On Wed, Jan 11, 2023 at 09:08:28PM -0600, Mike Christie wrote:
> 
> If we get a disconnect event while logging in we can end up in a state
> where will never be able to relogin. This happens when:
> 
> 1. login thread has put us into TARG_CONN_STATE_IN_LOGIN
> 2. isert then does
> 
> isert_disconnected_handler -> iscsit_cause_connection_reinstatement
> 
> which sets the conn connection_reinstatement flag. Nothing else happens
> because we are only in IN_LOGIN. The tx/rx threads are not running yet
> so we can't start recovery from those contexts at this time.
> 
> 3. The login thread finishes processing the login pdu and thinks login is
> done. It sets us into TARG_CONN_STATE_LOGGED_IN/TARG_SESS_STATE_LOGGED_IN.
> This starts the rx/tx threads.
> 
> 4. The initiator thought it disconnected the connection at 2, and has
> since sent a new connect which is now handled. This leads us to eventually
> run:
> 
> iscsi_check_for_session_reinstatement-> iscsit_stop_session ->
> iscsit_cause_connection_reinstatement
> 
> iscsit_stop_session sees the old conn and does
> iscsit_cause_connection_reinstatement which sees connection_reinstatement
> is set so it just returns instead of trying to kill the tx/rx threads
> which would have caused recovery to start.
> 
> 5. iscsit_stop_session then waits on session_wait_comp which will never
> happen since we didn't kill the tx/rx threads.
> 
> This has the iscsit login code check if a fabric driver ran
> iscsit_cause_connection_reinstatement during the login process similar
> to how we check for the sk state for tcp based iscsit. This will prevent
> us from getting into 3 and creating a ghost session.
> 
> Signed-off-by: Mike Christie <michael.christie@xxxxxxxxxx>
> ---
>  drivers/target/iscsi/iscsi_target_nego.c | 10 ++++++++++
>  1 file changed, 10 insertions(+)
> 
> diff --git a/drivers/target/iscsi/iscsi_target_nego.c b/drivers/target/iscsi/iscsi_target_nego.c
> index ff49c8f3fe24..2dd81752d4c9 100644
> --- a/drivers/target/iscsi/iscsi_target_nego.c
> +++ b/drivers/target/iscsi/iscsi_target_nego.c
> @@ -350,6 +350,16 @@ static int iscsi_target_do_tx_login_io(struct iscsit_conn *conn, struct iscsi_lo
>                                             ISCSI_LOGIN_STATUS_NO_RESOURCES);
>                         return -1;
>                 }
> +
> +               /*
> +                * isert doesn't know the iscsit state and uses
> +                * iscsit_cause_connection_reinstatement as a generic error
> +                * notification system. It may call it before we are in FFP.
> +                * Handle this now in case it signaled a failure before the
> +                * rx/tx threads were up and could start recovery.
> +                */
> +               if (atomic_read(&conn->connection_reinstatement))
> +                       goto err;

Why only for login->login_complete case? In other case the session will
not hang? Will it be droppped on login timeout or something else?

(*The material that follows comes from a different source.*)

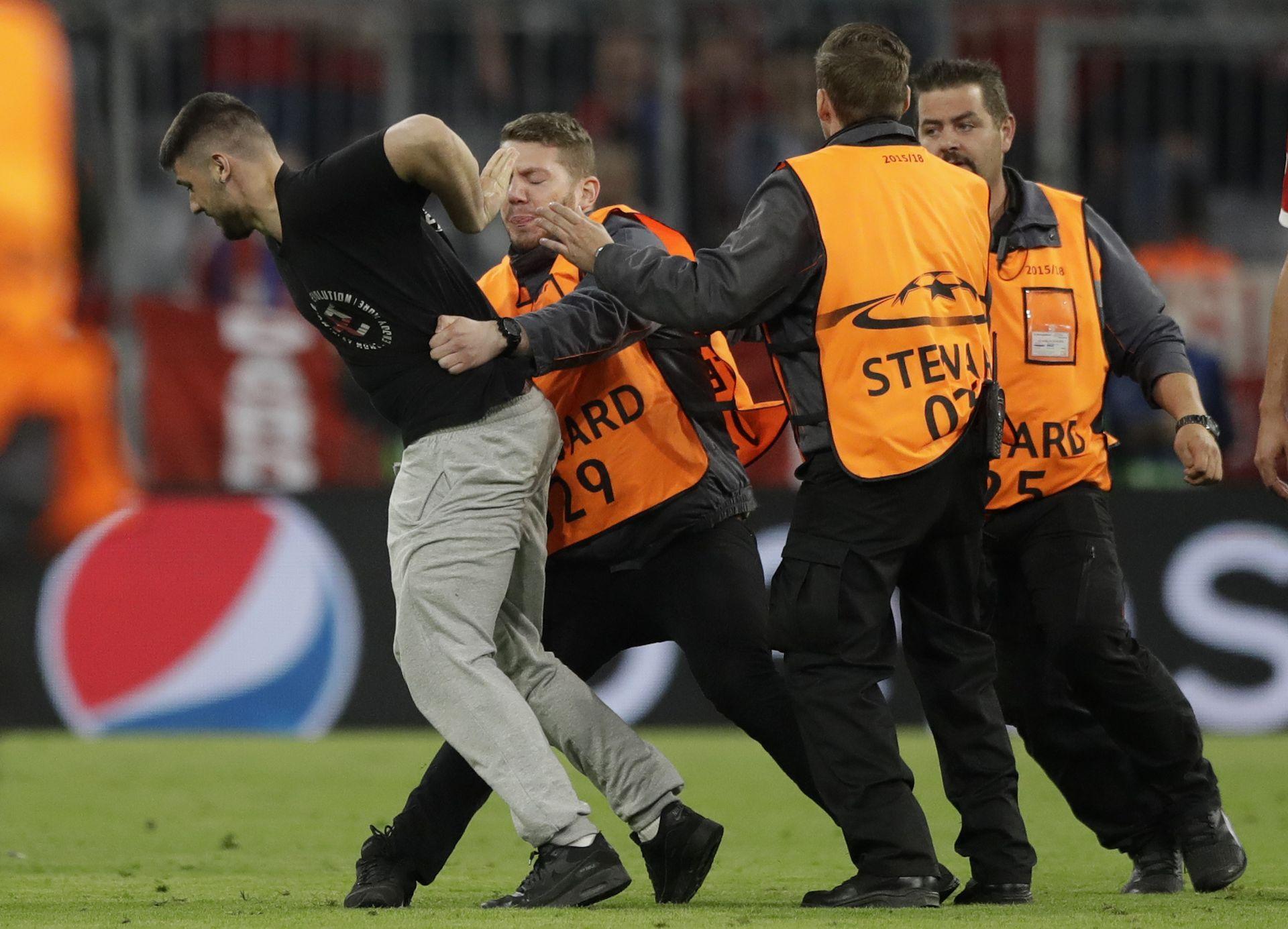 Фенове нахлуха след края на мача в Мюнхен, един опита да свали фланелката на Рибери. Снимка БТА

May be the root cause is point 2 itself - calling iscsit_cause_connection_reinstatement
in not ISER_CONN_FULL_FEATURE state where there are no TX_RX threads?
I mean that was a misuse of iscsit_cause_connection_reinstatement?

>         }
> 
>         if (conn->conn_transport->iscsit_put_login_tx(conn, login,
> --
> 2.31.1
> 
>